Minister of Municipal Affairs
- In office December 21, 1959 – September 30, 1960
- Preceded by: John Thompson
- Succeeded by: Sterling Lyon

Member of the Legislative Assembly of Manitoba for Pembina
- In office November 14, 1957 – October 2, 1960
- Preceded by: Hugh Morrison
- Succeeded by: Carolyne Morrison

Personal details
- Born: February 25, 1915 Manitou, Manitoba, Canada
- Died: October 2, 1960 (aged 45) Manitou, Manitoba, Canada
- Party: Progressive Conservative Party of Manitoba
- Occupation: Farmer

= Maurice Ridley =

Canadian politician

Maurice E. Ridley (February 25, 1915 - October 2, 1960) was a politician in Manitoba, Canada. He served in the Legislative Assembly of Manitoba as a Progressive Conservative from 1957 to 1960, and was a cabinet minister in the government of Dufferin Roblin.

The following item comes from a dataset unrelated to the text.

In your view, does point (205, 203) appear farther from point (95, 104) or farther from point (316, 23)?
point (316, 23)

The son of John Sutherland Ridley, he was born in Manitou, Manitoba, and later worked as a cattle buyer. Ridley served in the Canadian Army during World War II. From 1948 to 1957, he was mayor of Manitou.

Ridley was first elected to the legislature in a by-election held on November 14, 1957, in the constituency of Manitou–Morden. He handily defeated his Liberal-Progressive opponent David Lumgair, in a seat that was considered safe for the Progressive Conservative Party.

He was re-elected in the Pembina riding in the 1958 provincial election, in which the Tories under Dufferin Roblin formed a minority government. Ridley was a government backbencher during this period.

Returned again by a landslide in the 1959 election, he was appointed to cabinet on December 21, 1959, as Minister of Municipal Affairs. His time in office was short, as he died in Manitou in late 1960.